Fermanagh Times February 4th, 1915.  FERMANAGH MAN KILLED IN ACTION.  DEATH OF IRVINESTOWN VOLUNTEER.  Very sincere sympathy is expressed all over the Irvinestown district with Mr. George Chittick on the loss of his eldest son, William Henry, who was killed in action on the 22nd of January at the early age of 25 years.  Deceased was educated at Methodist College, Belfast, and afterwards served with of Messrs.  Lindsay & Company, The Arcade, of that city.  From there he went to Messrs. Deuts, London and at the outbreak of the war his patriotism, loyalty and love of King and country asserted itself and after writing to his father that he felt it his duty to volunteer he joined the Honourable  Artillery Company in September.  He was a splendid type of Britisher, vigorous, open hearted, kindly, and was immensely popular with everyone who knew him, both in business and social circles.  In the beginning of October he was sent to the front, and after almost four months, during which he survived many exciting and strenuous incidents and engagements he was shot through the head just above the ear, death being mercifully instantaneous.  There was no general engagement in progress at the time, writes a companion, who was at his side, but only general firing that is practically continuous, but not heavy.
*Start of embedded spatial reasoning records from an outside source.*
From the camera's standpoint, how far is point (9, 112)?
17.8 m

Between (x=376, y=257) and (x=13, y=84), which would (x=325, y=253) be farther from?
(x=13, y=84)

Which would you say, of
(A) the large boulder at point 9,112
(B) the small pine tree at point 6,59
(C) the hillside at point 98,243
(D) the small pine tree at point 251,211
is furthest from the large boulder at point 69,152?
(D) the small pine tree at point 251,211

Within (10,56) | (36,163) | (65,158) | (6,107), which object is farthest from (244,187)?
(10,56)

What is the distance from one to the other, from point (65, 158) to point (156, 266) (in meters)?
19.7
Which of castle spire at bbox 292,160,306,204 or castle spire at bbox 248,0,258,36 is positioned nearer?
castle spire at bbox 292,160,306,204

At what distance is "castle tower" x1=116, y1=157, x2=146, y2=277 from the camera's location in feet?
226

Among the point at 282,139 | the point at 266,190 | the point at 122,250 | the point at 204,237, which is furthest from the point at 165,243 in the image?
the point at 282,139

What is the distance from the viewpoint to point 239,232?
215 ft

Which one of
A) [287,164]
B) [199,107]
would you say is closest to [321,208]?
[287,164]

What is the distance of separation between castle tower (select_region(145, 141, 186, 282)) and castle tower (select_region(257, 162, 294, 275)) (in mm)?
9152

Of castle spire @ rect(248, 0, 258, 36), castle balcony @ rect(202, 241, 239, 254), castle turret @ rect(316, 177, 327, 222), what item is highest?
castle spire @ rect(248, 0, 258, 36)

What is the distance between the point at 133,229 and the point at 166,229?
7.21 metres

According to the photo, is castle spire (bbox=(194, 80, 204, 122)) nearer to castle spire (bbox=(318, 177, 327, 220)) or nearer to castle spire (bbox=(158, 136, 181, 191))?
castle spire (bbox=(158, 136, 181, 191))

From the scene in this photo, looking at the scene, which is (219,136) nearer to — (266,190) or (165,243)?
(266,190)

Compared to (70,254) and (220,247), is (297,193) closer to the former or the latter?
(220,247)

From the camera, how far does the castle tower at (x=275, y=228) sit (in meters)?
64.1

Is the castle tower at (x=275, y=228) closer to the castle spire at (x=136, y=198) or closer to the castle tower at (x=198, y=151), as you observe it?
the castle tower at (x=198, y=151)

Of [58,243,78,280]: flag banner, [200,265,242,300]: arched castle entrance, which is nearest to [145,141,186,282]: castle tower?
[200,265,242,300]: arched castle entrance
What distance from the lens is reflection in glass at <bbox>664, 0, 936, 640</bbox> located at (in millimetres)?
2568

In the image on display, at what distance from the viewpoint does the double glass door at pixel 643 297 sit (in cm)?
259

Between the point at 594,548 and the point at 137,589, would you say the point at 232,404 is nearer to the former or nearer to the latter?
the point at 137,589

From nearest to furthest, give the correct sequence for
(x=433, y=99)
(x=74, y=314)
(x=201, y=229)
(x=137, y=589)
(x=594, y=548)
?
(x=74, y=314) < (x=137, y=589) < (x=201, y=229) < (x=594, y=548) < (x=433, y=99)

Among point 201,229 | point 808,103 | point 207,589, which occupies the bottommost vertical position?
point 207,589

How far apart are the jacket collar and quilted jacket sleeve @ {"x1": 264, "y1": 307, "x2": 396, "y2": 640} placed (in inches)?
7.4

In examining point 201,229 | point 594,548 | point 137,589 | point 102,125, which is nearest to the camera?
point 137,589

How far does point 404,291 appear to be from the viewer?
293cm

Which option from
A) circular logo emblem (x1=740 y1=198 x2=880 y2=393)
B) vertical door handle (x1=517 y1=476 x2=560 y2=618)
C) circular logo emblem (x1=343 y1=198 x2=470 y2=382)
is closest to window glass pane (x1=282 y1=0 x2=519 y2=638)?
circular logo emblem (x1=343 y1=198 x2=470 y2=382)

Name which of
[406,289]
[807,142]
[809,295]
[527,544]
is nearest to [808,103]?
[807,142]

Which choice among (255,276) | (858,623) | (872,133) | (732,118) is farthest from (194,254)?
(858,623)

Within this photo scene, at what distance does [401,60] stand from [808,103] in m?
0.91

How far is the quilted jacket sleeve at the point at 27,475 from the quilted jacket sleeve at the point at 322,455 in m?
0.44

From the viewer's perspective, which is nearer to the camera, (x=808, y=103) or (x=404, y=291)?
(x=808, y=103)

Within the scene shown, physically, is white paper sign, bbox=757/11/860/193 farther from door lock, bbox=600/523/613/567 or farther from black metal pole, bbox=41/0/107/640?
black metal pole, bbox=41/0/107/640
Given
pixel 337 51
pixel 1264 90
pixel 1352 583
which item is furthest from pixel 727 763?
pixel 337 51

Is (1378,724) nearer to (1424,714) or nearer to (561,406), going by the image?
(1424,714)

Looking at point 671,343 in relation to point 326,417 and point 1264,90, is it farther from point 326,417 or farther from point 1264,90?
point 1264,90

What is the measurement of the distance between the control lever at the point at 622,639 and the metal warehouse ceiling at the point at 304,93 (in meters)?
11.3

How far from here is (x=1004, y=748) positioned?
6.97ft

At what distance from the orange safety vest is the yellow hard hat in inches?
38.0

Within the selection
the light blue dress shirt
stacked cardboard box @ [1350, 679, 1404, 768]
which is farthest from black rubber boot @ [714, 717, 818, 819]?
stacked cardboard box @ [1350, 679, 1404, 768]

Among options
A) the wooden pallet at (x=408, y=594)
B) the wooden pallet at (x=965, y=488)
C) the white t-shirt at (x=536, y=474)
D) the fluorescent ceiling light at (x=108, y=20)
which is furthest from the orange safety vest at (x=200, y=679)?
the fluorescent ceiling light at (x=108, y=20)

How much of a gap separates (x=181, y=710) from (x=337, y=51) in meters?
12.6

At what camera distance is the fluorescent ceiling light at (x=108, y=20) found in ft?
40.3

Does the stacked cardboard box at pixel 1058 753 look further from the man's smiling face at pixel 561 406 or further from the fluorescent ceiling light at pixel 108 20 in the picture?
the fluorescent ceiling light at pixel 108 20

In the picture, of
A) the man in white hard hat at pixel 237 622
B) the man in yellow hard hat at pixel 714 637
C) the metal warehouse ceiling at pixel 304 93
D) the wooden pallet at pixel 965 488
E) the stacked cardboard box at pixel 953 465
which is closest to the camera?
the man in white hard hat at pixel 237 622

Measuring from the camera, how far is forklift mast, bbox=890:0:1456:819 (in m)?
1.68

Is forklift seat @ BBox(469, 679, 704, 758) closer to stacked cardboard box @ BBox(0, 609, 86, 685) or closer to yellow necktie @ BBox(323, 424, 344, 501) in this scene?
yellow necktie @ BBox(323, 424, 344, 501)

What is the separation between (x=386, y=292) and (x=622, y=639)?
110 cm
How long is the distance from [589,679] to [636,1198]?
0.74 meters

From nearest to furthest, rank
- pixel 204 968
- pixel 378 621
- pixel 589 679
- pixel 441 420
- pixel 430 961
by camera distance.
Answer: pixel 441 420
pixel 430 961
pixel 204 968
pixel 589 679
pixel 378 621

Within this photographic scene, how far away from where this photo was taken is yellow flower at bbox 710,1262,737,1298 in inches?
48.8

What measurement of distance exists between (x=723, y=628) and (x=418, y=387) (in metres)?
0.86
A more detailed account is given in a letter written to Mr. Chittick by Second Lieutenant Martin M.  Schiff, who says: – I deeply regret to have to announce to you the sad news of your son’s death, when in the trenches on January 22nd.  Your son’s death deprives me of a fine soldier, and one who endeared himself to all of my platoon.  He was known as the “Brazier King” owing to the wonderful way he was able to get a fire or brazier going under the most adverse circumstances.  He was shot through the back of the head and death was almost instantaneous.  He was buried at dusk in the garden of a ruined cottage just behind the firing line by all his friends.  A short service was read by the commanding officer and we placed a wooden cross over him.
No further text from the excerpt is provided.